Lembro-me de um texto emblemático que li há muitos anos no prefácio de Uma História da Filosofia, em que o autor dizia ser o Filosofar uma tarefa inacabada e, contudo, referindo-se ao esforço filosofante concluía como se falasse em nome de todos os homens, com o próprio Criador: “No entanto, Senhor, que maior prova podemos dar de nossa dignidade, senão este soluço que rola de século em século e vai se derramar aos pés de Vossa Majestade!”
Na verdade, mais do que um “soluço” a Filosofia abre  janelas na subjetividade para realidades cada vez mais abrangentes em busca do Absoluto inabordável pela razão. Na tentativa de integrar a existência pessoal num todo significativo, à falta de uma experiência mística autêntica, a prática filosófica intelectualmente cativante aquieta o espírito do homem sem obriga-lo às exigências da fé em dogmas institucionalizados numa igreja convencional. As religiões tradicionais têm o mérito histórico de guardar o tesouro das “mensagens existenciais” deixadas por grandes líderes espirituais da Humanidade. Mas não se pode institucionalizar uma “mensagem existencial”, da mesma forma que não se pode “ensina-la”, mas apenas aponta-la!... Daí a dificuldade pedagógica das Igrejas de fazê-la chegar ao coração dos seus fieis.
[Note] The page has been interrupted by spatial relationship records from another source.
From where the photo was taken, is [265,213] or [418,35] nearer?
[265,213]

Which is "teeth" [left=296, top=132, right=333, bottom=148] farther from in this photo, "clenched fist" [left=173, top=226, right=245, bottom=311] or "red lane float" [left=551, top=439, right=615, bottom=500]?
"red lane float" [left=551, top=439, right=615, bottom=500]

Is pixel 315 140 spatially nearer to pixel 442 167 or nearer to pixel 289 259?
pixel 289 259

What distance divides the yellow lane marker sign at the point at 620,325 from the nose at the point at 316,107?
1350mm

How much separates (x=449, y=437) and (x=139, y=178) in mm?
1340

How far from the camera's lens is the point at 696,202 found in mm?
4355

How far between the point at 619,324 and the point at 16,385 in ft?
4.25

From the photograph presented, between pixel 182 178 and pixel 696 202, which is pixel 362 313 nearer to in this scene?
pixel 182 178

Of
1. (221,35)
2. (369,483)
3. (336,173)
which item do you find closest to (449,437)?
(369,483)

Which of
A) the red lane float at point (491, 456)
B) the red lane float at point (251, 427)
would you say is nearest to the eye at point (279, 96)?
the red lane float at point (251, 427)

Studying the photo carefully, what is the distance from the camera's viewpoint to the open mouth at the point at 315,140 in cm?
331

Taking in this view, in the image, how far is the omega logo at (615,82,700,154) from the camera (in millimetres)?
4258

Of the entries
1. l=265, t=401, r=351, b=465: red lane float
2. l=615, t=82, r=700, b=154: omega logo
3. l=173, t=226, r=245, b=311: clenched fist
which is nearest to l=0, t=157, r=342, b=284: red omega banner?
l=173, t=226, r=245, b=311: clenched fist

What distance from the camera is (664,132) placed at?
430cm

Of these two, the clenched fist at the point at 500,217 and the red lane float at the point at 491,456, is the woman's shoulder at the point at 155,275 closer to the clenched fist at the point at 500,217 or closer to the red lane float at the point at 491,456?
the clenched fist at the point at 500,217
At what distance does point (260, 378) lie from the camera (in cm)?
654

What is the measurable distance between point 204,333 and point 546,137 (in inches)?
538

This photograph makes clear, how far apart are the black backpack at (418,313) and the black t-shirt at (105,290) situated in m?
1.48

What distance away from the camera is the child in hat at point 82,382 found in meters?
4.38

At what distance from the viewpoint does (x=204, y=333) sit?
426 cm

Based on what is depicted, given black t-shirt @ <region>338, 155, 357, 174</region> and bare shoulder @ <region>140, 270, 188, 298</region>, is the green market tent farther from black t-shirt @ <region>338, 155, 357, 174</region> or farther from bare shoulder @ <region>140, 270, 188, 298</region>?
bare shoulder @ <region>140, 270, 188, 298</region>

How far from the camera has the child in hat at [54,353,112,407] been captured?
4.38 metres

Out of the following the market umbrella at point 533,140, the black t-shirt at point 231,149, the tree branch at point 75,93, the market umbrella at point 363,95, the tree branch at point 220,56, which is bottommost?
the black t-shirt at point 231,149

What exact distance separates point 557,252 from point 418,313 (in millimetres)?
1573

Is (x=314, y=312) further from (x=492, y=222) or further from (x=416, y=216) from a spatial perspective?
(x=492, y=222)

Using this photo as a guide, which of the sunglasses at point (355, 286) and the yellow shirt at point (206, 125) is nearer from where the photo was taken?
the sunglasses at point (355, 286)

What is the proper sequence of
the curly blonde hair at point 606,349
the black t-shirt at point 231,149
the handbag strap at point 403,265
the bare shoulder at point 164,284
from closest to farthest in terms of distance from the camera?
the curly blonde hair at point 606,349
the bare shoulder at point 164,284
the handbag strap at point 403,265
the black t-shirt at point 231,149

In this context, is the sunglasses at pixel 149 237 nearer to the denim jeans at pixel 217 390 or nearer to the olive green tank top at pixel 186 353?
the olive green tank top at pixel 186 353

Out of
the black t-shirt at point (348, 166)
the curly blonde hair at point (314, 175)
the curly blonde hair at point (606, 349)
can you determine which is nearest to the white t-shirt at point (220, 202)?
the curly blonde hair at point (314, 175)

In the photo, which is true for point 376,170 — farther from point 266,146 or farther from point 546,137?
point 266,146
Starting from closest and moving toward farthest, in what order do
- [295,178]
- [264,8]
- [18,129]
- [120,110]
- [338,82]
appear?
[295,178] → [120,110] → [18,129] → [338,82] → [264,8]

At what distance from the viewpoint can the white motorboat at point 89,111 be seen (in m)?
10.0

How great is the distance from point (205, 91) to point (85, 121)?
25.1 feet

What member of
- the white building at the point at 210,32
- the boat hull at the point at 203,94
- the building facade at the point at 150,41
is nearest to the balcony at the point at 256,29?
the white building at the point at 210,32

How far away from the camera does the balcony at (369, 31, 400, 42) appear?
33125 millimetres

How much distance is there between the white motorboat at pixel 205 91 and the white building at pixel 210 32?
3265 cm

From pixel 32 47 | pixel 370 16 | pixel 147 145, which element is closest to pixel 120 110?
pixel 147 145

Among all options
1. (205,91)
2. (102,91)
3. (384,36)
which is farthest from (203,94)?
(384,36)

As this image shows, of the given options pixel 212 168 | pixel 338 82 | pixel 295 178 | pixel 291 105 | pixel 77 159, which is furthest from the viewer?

Mesmo assim as organizações eclesiais, incarnando as fraquezas humanas que as fazem por vezes caminhar na contramão, têm desempenhado seu papel histórico no resgate das mais nobres virtudes do homem.
                                   Everaldo Lopes            


[1] Modo de ser peculiar do homem, caracterizado pelo exercício da consciência responsável.
[2] De Erich Fromm em “Medo à liberdade”. Conceitualmente, “liberdade de” (libertação de velhos condicionamentos),  “liberdade para” (executar a intuição criativa).
[3] Compreensão geral do universo e da posição que nele ocupa o homem.
[4] Cultura – O conjunto de características humanas que não são inatas, e que se criam e se preservam ou aprimoram através da comunicação e cooperação entre indivíduos em sociedade. (Nas ciências humanas opõe-se por vezes à ideia de natureza ou de constituição biológica e está associada a uma capacidade de simbolização considerada própria da vida coletiva e que é a base das interações sociais.) Dic. De Aurélio.